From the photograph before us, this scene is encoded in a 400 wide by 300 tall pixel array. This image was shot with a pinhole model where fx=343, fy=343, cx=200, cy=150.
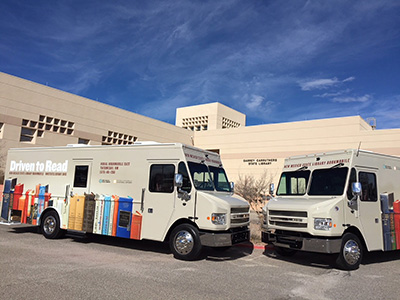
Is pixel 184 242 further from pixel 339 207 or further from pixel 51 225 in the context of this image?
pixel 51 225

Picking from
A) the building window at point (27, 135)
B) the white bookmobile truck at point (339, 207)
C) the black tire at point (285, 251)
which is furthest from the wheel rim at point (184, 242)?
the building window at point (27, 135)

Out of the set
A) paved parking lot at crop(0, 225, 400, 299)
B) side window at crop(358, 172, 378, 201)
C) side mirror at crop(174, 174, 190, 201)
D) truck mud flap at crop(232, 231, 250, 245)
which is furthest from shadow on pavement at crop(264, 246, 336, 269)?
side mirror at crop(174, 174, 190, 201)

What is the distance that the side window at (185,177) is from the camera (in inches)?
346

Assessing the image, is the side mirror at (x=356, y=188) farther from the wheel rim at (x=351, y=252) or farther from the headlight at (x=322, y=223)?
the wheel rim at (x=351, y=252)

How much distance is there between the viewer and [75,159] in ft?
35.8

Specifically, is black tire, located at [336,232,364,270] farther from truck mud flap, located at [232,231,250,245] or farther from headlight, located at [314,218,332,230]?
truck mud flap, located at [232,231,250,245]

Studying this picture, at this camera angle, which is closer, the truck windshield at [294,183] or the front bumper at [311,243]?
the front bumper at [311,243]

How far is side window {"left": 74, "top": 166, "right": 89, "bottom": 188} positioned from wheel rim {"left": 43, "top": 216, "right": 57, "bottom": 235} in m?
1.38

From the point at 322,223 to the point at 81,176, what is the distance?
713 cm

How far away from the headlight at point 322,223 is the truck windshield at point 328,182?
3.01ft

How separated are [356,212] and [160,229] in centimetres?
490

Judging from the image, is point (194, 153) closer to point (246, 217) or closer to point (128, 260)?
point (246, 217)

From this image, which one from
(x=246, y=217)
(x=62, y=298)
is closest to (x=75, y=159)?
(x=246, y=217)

▸ What you should do:
Scale the lines starting at the one containing "How far away" and ending at the last line above. Write each line out in full, requests included and left unchanged, but multiply every distance and pixel coordinate in the answers by 0.3, rounding halves up to as many decimals as the original number had.

▸ Response to this task:
How far away from the headlight at point 322,223 is the truck windshield at point 328,182?
0.90ft

How separated are [356,212] and [160,229] in centimetres?
147

Judging from the image, is point (194, 153) closer to point (246, 217) or closer to point (128, 260)?
point (74, 65)

From this image, which one from
(x=246, y=217)
(x=62, y=298)
is closest to (x=75, y=159)?
(x=74, y=65)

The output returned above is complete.